The legal nature of EU citizenship remains a hotly debated issue, in particular its relationship with Member State citizenship/nationality.
In this paper, we comparatively analyze the ECJ’s Rottmann ruling and the US Supreme Court’s infamous Dred Scott decision.
The paper begins with a critical analysis of the relevant EU case law and literature. In Rottmann, the ECJ, for the first
time, had to deal with an inherent tension between the ‘autonomous’ EU legal order and EU citizenship’s ‘dependency’ on Member
State nationality. We show that the ECJ took a rather cautious approach, leaving it mainly to the Member States and their
courts to determine the ‘appropriateness’ of EU citizenship withdrawal. While the ECJ’s Rottmann approach has been criticized
for being too reluctant, we argue that the ECJ – wittingly or unwittingly – was well advised to take such cautious steps with
regard to European citizenship. On the basis of an in-depth analysis of Dred Scott v. Sandford we are able to demonstrate
some of the challenges of shaping the boundaries of Union Citizenship.
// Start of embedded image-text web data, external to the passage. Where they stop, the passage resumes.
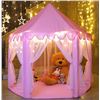 Image 1 : NEW PRINCESS TENT - ROUGHLY 55 X 53"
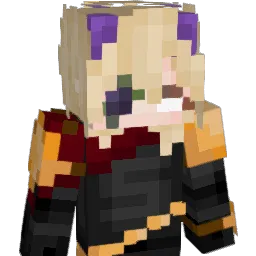 PlumeBleu Minecraft avatar bust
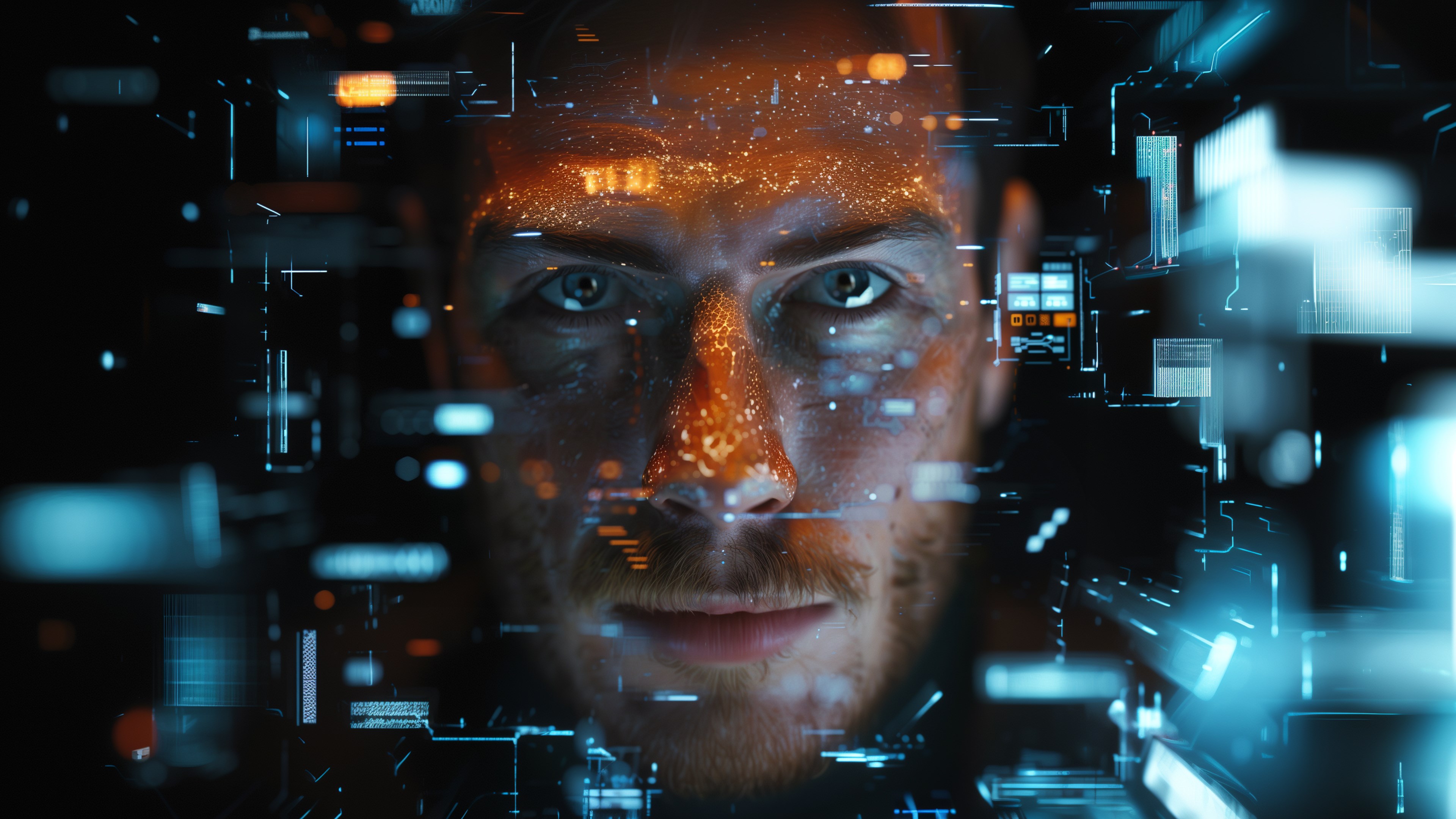 Cyberpunk Hacker 遊戲實機畫面,展現霓虹風格的戰鬥場景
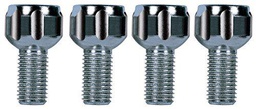 CORA 000108027 Perno Antirrobo para Rueda (Juego de 4
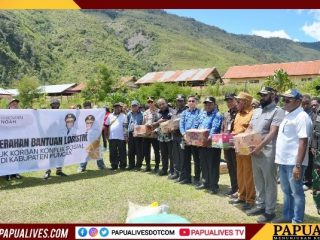 Bupati Puncak Tetapkan Tanggap Darurat, Pemprov Salurkan Bantuan ke Kembru-Pogoma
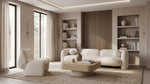 Tristan Modern Off White Fabric Accent Chair by VIG Furniture - View 10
The separate opinions delivered in that decision provide
an interesting insight into the possible effects of overemphasizing either the dependency or autonomy element of citizenship
in multi-level systems. Seen in that light, the ECJ may have been well advised using a cautious, ‘middle-of the-road’ approach.
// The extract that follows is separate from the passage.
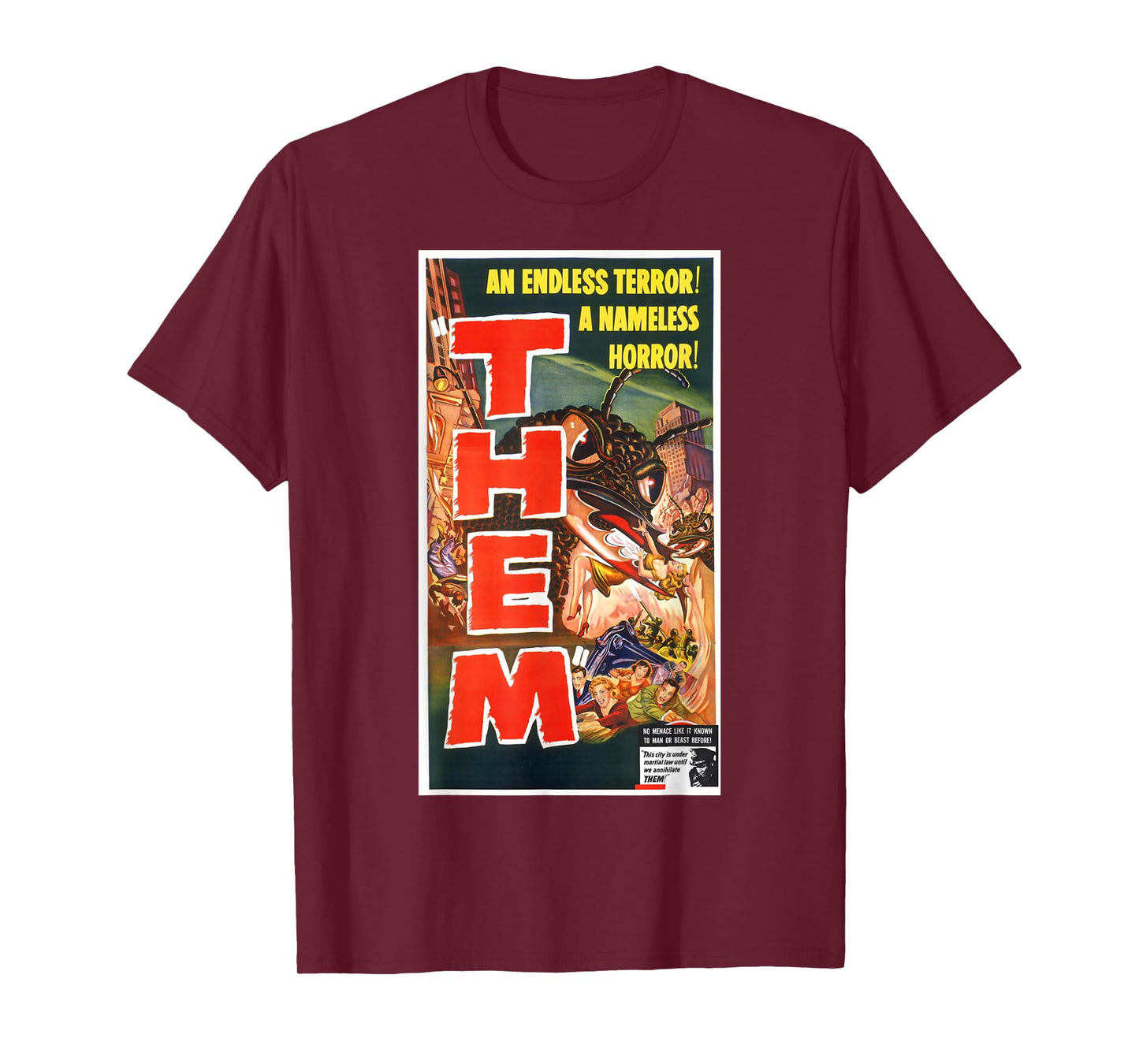Them Vintage Horror Film T-Shirt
Based on the comparative evidence from Dred Scott, we, however, find that the procedural implementation of the ECJ’s ‘Rottmann
test’ lacks bite. As a result, Member States that seek to neglect the autonomous feature of European law can easily use it
as a carte blanche. We conclude our paper by proposing a refined ‘Rottmann test’ that avoids Dred Scott-style ‘all or nothing’
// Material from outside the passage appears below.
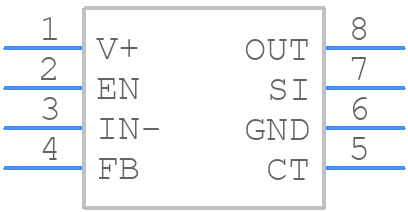 NJW4140RT1-TE2 - Nisshinbo - PCB symbol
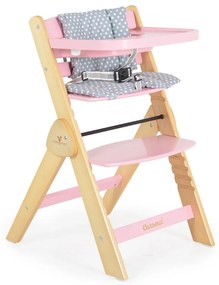 CANGAROO ΞΥΛΙΝΟ ΚΑΡΕΚΛΑΚΙ ΦΑΓΗΤΟΥ CARAMEL PINK 3801005152780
excesses and yet can help to strengthen EU citizenship. Under such a refined test, withdrawal of Member State citizenship
has to be justified by arguments from European law also, which means that Member States may only withdraw European citizenship
when their reasoning is soundly justified also by this standard. Given the lack of primary and secondary law in this respect
de lege lata, these minimum legal requirements need to be defined by the ECJ. Unfortunately, in Rottmann, the ECJ missed the
opportunity to do so in a coherent way.